• _WORK INSTRUCTIONS_
Can you give every line below as a numbered list, skipping the blank lines and leaving the pictures out?

(Rows of spatial question data)

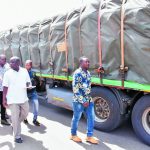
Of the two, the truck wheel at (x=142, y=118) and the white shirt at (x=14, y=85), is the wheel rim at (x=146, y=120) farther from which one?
the white shirt at (x=14, y=85)

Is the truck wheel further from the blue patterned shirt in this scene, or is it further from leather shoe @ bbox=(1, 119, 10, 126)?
leather shoe @ bbox=(1, 119, 10, 126)

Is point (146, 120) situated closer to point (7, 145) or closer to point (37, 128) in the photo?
point (37, 128)

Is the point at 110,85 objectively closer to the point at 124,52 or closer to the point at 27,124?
the point at 124,52

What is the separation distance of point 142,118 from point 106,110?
1.04m

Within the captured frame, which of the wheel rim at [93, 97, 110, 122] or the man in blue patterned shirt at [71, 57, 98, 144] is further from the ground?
the man in blue patterned shirt at [71, 57, 98, 144]

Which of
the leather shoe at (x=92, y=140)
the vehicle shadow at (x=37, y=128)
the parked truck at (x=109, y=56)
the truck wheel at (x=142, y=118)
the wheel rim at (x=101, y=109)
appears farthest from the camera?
the vehicle shadow at (x=37, y=128)

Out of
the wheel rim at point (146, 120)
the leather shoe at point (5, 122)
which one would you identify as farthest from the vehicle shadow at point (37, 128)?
the wheel rim at point (146, 120)

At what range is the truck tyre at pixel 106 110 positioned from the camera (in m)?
5.88

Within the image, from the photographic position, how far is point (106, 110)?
6.23m

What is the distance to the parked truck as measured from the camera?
516cm

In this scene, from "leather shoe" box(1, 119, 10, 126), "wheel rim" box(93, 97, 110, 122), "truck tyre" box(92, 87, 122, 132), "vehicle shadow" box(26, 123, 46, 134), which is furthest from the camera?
"leather shoe" box(1, 119, 10, 126)

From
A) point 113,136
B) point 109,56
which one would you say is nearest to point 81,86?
point 109,56

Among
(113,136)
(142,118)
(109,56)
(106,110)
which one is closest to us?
(142,118)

• _CORRECT ANSWER_
1. Of the two, the truck wheel at (x=142, y=118) and the white shirt at (x=14, y=85), is the wheel rim at (x=146, y=120) farther from which one?
2. the white shirt at (x=14, y=85)
3. Is the truck wheel further from the blue patterned shirt in this scene, or is it further from leather shoe @ bbox=(1, 119, 10, 126)?
4. leather shoe @ bbox=(1, 119, 10, 126)
5. Is point (146, 120) situated closer to point (7, 145) or closer to point (37, 128) in the photo?
6. point (37, 128)
7. Is the point at 110,85 objectively closer to the point at 124,52 or closer to the point at 27,124?
8. the point at 124,52
9. What is the separation distance of point 142,118 from point 106,110?
10. 1.04m
11. Within the captured frame, which of the wheel rim at [93, 97, 110, 122] or the man in blue patterned shirt at [71, 57, 98, 144] is further from the ground?
12. the man in blue patterned shirt at [71, 57, 98, 144]
13. Which of
14. the leather shoe at (x=92, y=140)
15. the vehicle shadow at (x=37, y=128)
16. the parked truck at (x=109, y=56)
17. the truck wheel at (x=142, y=118)
18. the wheel rim at (x=101, y=109)
19. appears farthest from the camera?
20. the vehicle shadow at (x=37, y=128)
21. Out of
22. the wheel rim at point (146, 120)
23. the leather shoe at point (5, 122)
24. which one would you identify as farthest from the vehicle shadow at point (37, 128)?
25. the wheel rim at point (146, 120)
26. At what range is the truck tyre at pixel 106 110 positioned from the camera (in m)?
27. 5.88
28. Within the image, from the photographic position, how far is point (106, 110)?
29. 6.23m
30. What is the distance to the parked truck as measured from the camera?
31. 516cm
32. In this scene, from "leather shoe" box(1, 119, 10, 126), "wheel rim" box(93, 97, 110, 122), "truck tyre" box(92, 87, 122, 132), "vehicle shadow" box(26, 123, 46, 134), which is furthest from the camera?
33. "leather shoe" box(1, 119, 10, 126)
34. From
35. A) point 113,136
36. B) point 109,56
37. which one would you say is nearest to point 81,86?
38. point 109,56
39. Among
40. (113,136)
41. (142,118)
42. (109,56)
43. (106,110)
44. which one is closest to us?
45. (142,118)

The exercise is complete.